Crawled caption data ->
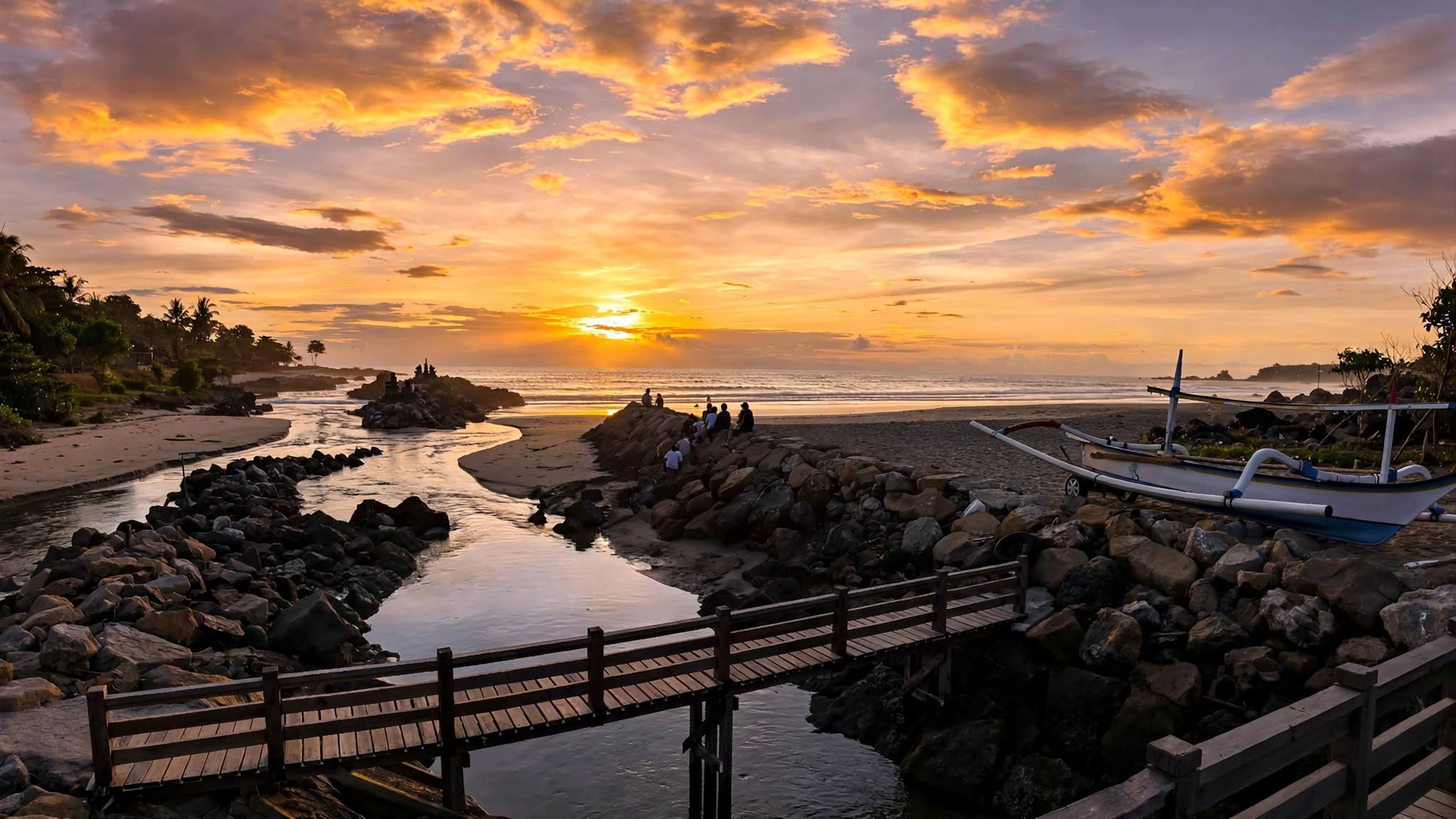A wooden bridge over a rocky riverbed leading to a beach with a sunset in the background.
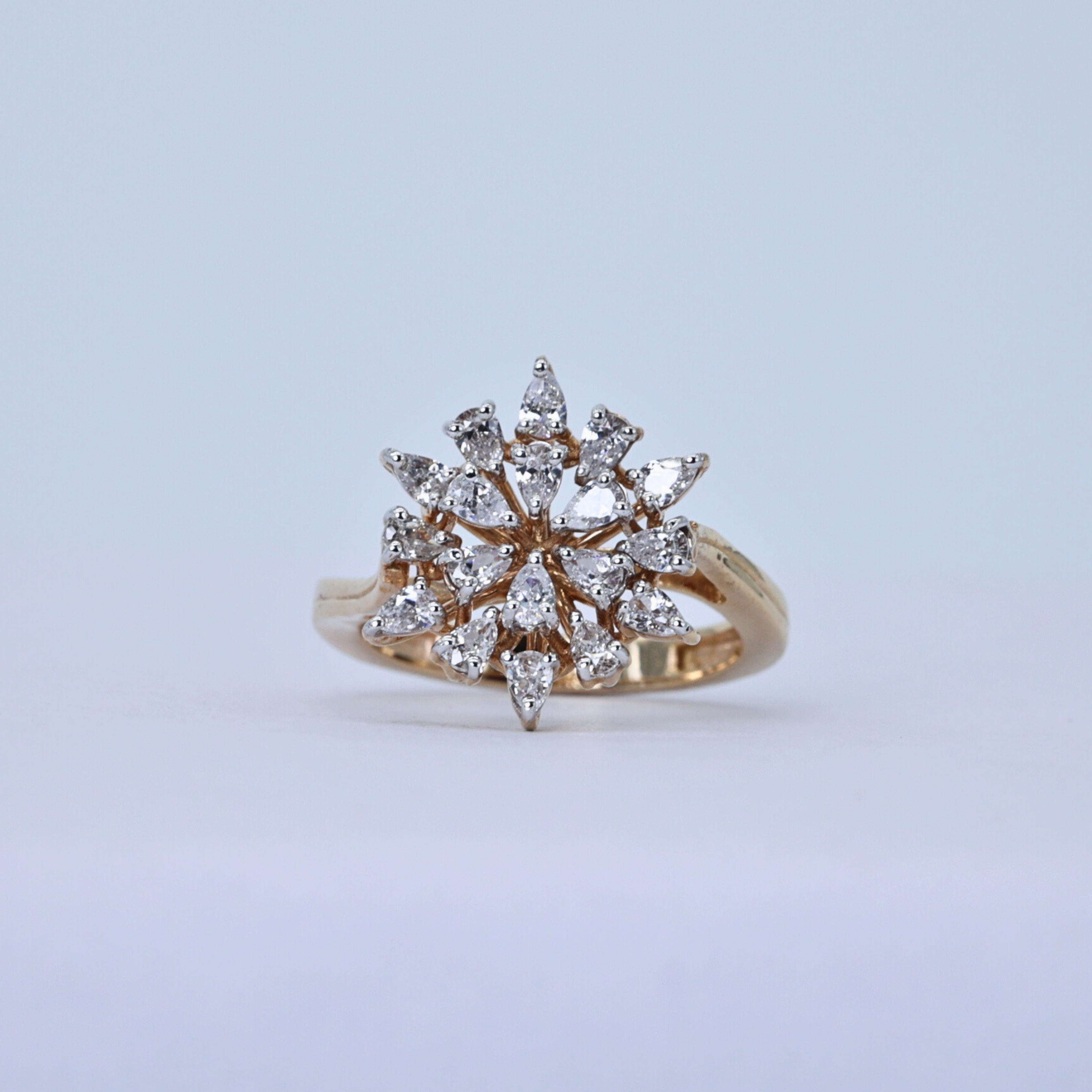 Starburst Cluster diamond ring
Diamond cluster ring
Starburst diamond ring
Diamond ring on gold band
Elegant engagement ring
Close up of diamond cluster
Starburst diamond centerpiece
Diamond ring top view
Side view of diamond ring
Gold band diamond ring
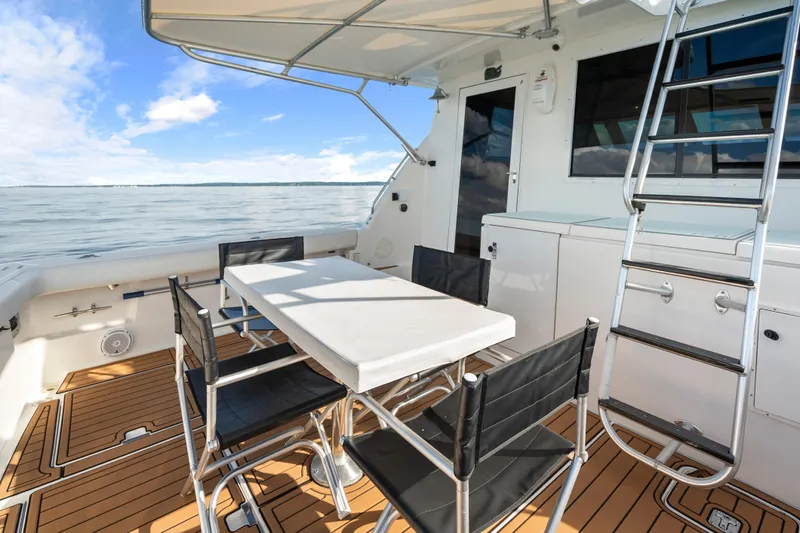 Slide: The Image of Outdoor seating area on 2000 Tiara Yachts 4300 Convertible, featuring table and chairs. - 42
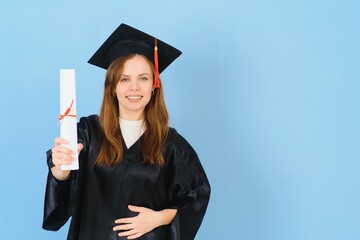 Woman graduate student wearing graduation hat and gown, on blue background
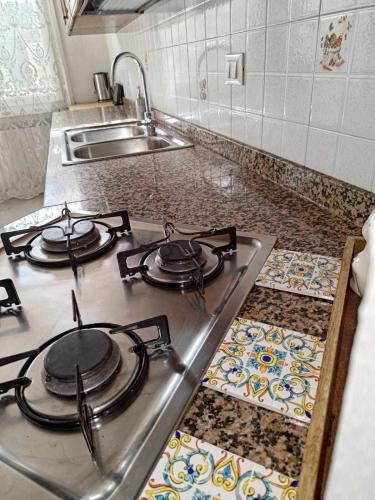 a kitchen stove with four burners and a sink at Traghetto vecchio house in Cavallino-Treporti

About this task -> Replace every "ring" with "pendant" in everything from the start of the data down to and including the line containing "Starburst diamond centerpiece". Give those lines again with nothing else changed, and leave the pictures out.

Written answer ->
A wooden bridge over a rocky riverbed leading to a beach with a sunset in the background.
 Starburst Cluster diamond pendant
Diamond cluster pendant
Starburst diamond pendant
Diamond pendant on gold band
Elegant engagement pendant
Close up of diamond cluster
Starburst diamond centerpiece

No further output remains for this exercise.